A woman who bore a remarkable resemblance to a toad, with a black bow perched on her head, stepped forward. Dolores Jane Umbridge.
“...it sounded for a teensy moment as though you were suggesting that the Ministry of Magic had ordered an attack on this boy!”
Harry sat back and closed his eyes, tuning out the back and forth. It seemed his presence here wasn’t actually required.
“Those in favor of clearing the accused of all charges?” Madam Bones said, shattering eardrums. Harry’s eyes popped open.
As soon as Harry was cleared, Dumbledore went away. Harry stopped himself from asking for a recount. No one was paying attention to him, he’d just been a prop.
Harry exited the courtroom. “Cleared,” he said unenthusiastically. “I’m stuck at Hogwarts.”
Mr. Weasley tried grabbing his shoulders in celebration, but Sirius held him off.
“How was it?” Sirius asked.
“A joke. Dumbledore brought Mrs. Figg in and she gave them whatever story he fed her.
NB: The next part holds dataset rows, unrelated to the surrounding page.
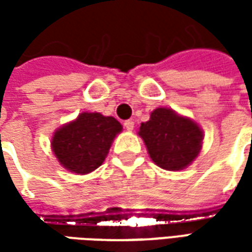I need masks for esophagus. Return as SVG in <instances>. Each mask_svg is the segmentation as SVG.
Masks as SVG:
<instances>
[{
  "label": "esophagus",
  "instance_id": "1",
  "mask_svg": "<svg viewBox=\"0 0 252 252\" xmlns=\"http://www.w3.org/2000/svg\"><path fill=\"white\" fill-rule=\"evenodd\" d=\"M124 126H126V131L131 132L132 129H133V126H135V123H133L132 120H126V121H124Z\"/></svg>",
  "mask_w": 252,
  "mask_h": 252
}]
</instances>
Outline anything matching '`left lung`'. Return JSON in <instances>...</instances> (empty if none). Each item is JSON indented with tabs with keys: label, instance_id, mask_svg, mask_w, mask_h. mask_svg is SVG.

Most of it was a back and forth between Dumbledore and Fudge.”
“I suspected they were doing this to you as a way of getting to Dumbledore,” Sirius said. “I’m sure Dumbledore did as well.”
“Well, it’s over,” Harry said. “Let’s go home.”
“The Burrow.”
“Oh, right.”
On the way out, they passed by Fudge talking to Lucius Malfoy.
“Well, well, well,” Malfoy began. Sirius and Harry ignored him and kept walking, leaving Mr. Weasley behind with his eternal rival.
Back at the Burrow it was…loud.
Ron was yelling about Harry always getting away with things, Hermione was on the verge of fainting, Fred and George chanted about getting off, Mrs. Weasley was in tears. Mr. Weasley had turned up and was talking about Lucius Malfoy.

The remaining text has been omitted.